*Required tasks*.
A) Quote the Strait of Hormuz report word for word, everything from "The Thai-flagged bulk" down to "rescue efforts began.".
B) Answer these questions from the Strait of Hormuz report:
(i) Which organization issued the latest advisory on the attacks?
(ii) How long was the lull in reported incidents before the latest strikes?
(iii) How far off the Omani coast was the Mayuree Naree when the strike caused the engine-room fire?

*Text passage*.
[Start of Attachment]

Three additional commercial vessels have been struck by projectiles in and near the Strait of Hormuz over the past 24 hours, as the maritime security situation in the region continues to deteriorate amid the escalating U.S.–Israel conflict with Iran.
According to the latest advisory from the Joint Maritime Information Center (JMIC), the attacks involved the container ship ONE Majesty and the bulk carriers Mayuree Naree and Star Gwyneth, reinforcing warnings that merchant vessels operating in the region remain exposed to stand-off kinetic threats.
The incidents occurred between March 10 and March 11 within the Strait of Hormuz transit corridor and nearby Gulf waters. The latest strikes came after a roughly 72-hour lull in reported incidents, according to the JMIC, which warned that merchant vessels in the region remain exposed to stand-off kinetic threats.
The Thai-flagged bulk carrier Mayuree Naree suffered the most severe damage after an explosive strike triggered a major engine-room fire roughly 11 nautical miles off the Omani coast. The vessel was disabled and its crew abandoned ship as rescue efforts began.

[End of Attachment]

*Records*.

[Start of Attachment]

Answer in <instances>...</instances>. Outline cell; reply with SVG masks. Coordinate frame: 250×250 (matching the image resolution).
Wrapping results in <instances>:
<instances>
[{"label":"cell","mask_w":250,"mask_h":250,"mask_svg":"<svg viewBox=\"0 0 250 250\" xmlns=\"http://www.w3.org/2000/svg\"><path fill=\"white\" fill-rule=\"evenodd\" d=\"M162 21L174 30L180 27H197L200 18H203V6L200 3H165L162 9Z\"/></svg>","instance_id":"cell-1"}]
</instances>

[End of Attachment]

*Solutions for each task*.
A)
The Thai-flagged bulk carrier Mayuree Naree suffered the most severe damage after an explosive strike triggered a major engine-room fire roughly 11 nautical miles off the Omani coast. The vessel was disabled and its crew abandoned ship as rescue efforts began.

B)
(i) The Joint Maritime Information Center (JMIC).
(ii) Roughly 72 hours.
(iii) Roughly 11 nautical miles.